Indian scientists from Bandyopadhyay Lab, Indian Institute of Science Education and Research (IISER) Kolkata have developed a smartphone app called Titration ColorCam that can help colour-blind and visually impaired students become independent and more active participants in their student life.

The app, which was developed in a routine experiment in the Kolkata-based lab, helps the blind and visually impaired students by successfully detecting colour changes. According to Subhajit Bandyopadhyay and Balraj B Rathod of IISER, the app is a part of the lab's ongoing effort to help blind students in science, technology, engineering, and mathematics (STEM) by developing assistive mobile technology.



The idea of Titration ColorCam was conceived in an effort to develop a smartphone aid that would enable colorblind and visually impaired students to perform acid-base titration experiments in chemistry labs. The app analyzes the color changes involved in a titration, translates data into sound (beeps) and tactile (vibrations) feedback for detecting an endpoint.

To put it simply, the app provides a multi-sensory perception of colour change observed in a titration experiment, wherein a solution of known concentration is used to find out the concentration of an unknown solution.

The Titration ColorCam app makes use of the user's smartphone's camera to capture and successfully quantify the information involved in a colour change during a titration experiment. The application records and digitises the colour change happening during the experiment, and then the desired colour change responds with vibration pulses and beep sounds, which are the responsibility of the smartphone.

According to a statement given by Bandyopadhyay, of IISER-Kolkata’s Department of Chemical Sciences to IANS, the app can be of great help for blind students in STEM as "For blind students, mostly for operational and safety reasons, assistance from sighted peers is required for the set-up. However, once it is done they can sense the end-point of the experiment with the app and can participate actively in the laboratory setting, which is otherwise not possible."

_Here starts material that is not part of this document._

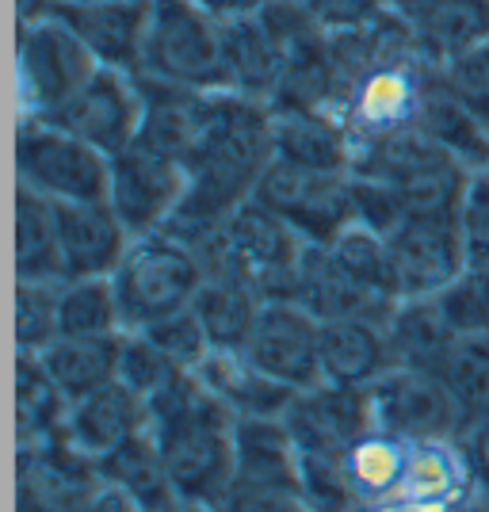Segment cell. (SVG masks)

He also added that in order to derive best results from the app, it is important to make sure that the experiment is being carried out in a laboratory which has ambient white lighting and the apparatus for the experiment is kept near a window.

The phenomenal work from Bandyopadhyay Lab has been acknowledged and published in the highly prestigious Journal of Chemical Education in June.

The Titration ColorCam app can be downloaded absolutely free of cost from the Google Play Store on Android devices with platform version 2.2 and up.